I am back from Oxford and it was a very refreshing time indeed! Now back to Job....


Job’s three “friends” are sputtering to a halt. Bildad the Shuhite only has a six-verse response to Job in chapter 25. Yet, in those brief verses, Bildad asks a very important question: “How then can a mortal be righteous before God?” The answer of the New Testament is: only through Jesus Christ.
As much as I admire Bildad’s question, I cannot feel the same admiration for his statement at the end of the chapter:
If even the moon is not bright
And the stars are not pure in his sight,
How much less a mortal, who is a maggot,
And a human being, who is a worm!
Does God look upon human beings like maggots or worms? Though some Christians have referred to themselves this way down through the ages, I do not believe this is how God looks at us. Rather, God loved us so much that he gave his only Son for us, so that if we believe in him then we could have eternal life. (John 3:16) Does this sound like something that God would do for maggots or worms? No. David has the better perspective in Psalm 8….
What are human beings that you are mindful of them,
Mortals that you care for them?
Yet you have made them a little lower than God,
And crowned them with glory and honor.
I believe David approaches God with a better spirit than Bildad. David wonders at God’s care for humanity. Wondering adoration: that is the right attitude toward God. But then we must acknowledge that God has created humanity glorious: just a little lower than himself, and crowned us with honor. As the little boy said: God don’t make no junk!
Job responds to Bildad’s discourse on maggots and worms by exclaiming sarcastically: “How you have helped one who has no power!” People who are suffering don’t need to be told that they are maggots or worms. They need to be reminded, as we all do, that God created us good and for good, because God loves us, and though it may not seem so at the moment, God’s good purpose will win out in the end.
Rather than thinking he has God taped, as Bildad and his friends seem to assume that they have, Job realizes with awe and wonder that he only knows “the outskirts of his ways…how small a whisper do we hear of him!” In other words, pain and suffering are not puzzles to be solved, but mysteries before which we ought to stand silent.
One thing Job is unalterably committed to doing is speaking the truth.
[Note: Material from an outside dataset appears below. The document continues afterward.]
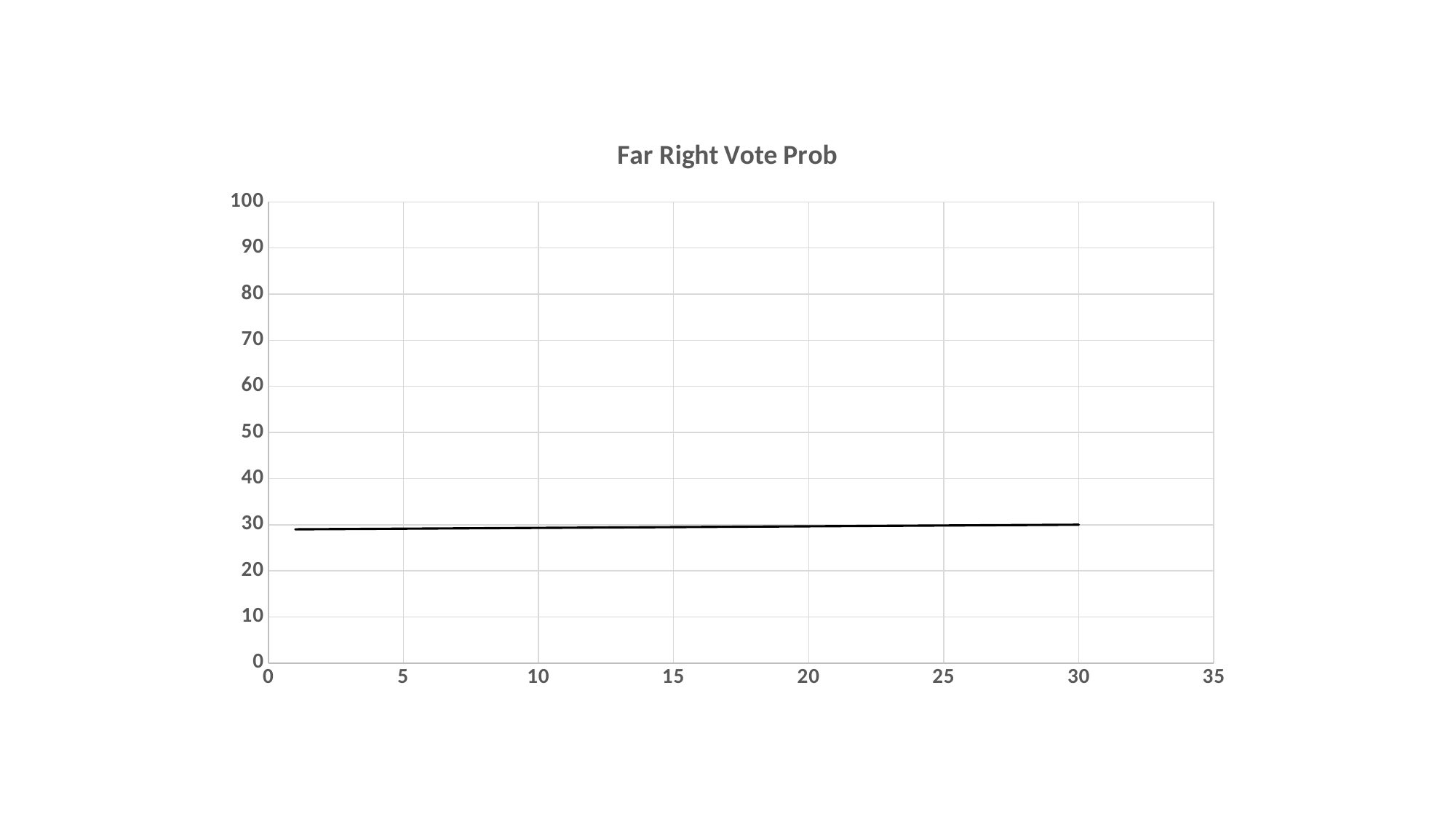
Is the value of the line at x = 30 greater or less than 50? less Is the value of the line at x = 10 greater or less than 20? greater What is the title of the chart? Far Right Vote Prob What kind of chart is shown on the slide? line chart What is the maximum value shown on the vertical axis? 100 Is the value of the line at x = 5 greater or less than 40? less Does the line stay roughly flat, rise sharply, or fall sharply across the x axis? roughly flat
Job is nothing if not honest. And he is right for taking this stance. For when we lose everything else, at least we can maintain our honesty before God and a watching world. (Job 27:4)
In chapter 28, Job asks a question equal to Bildad’s: “Where then does wisdom come from?” Job’s answer is a good one: “God understands the way to it, and he knows its place.” Job is confessing that even if he does not understand why he is suffering, God knows why, and that is enough. “Truly the fear of the Lord, that is wisdom; and to depart from evil is understanding.” Fear of the Lord, standing before our holy God in awe of him and his ways—that is the watchword of these four chapters.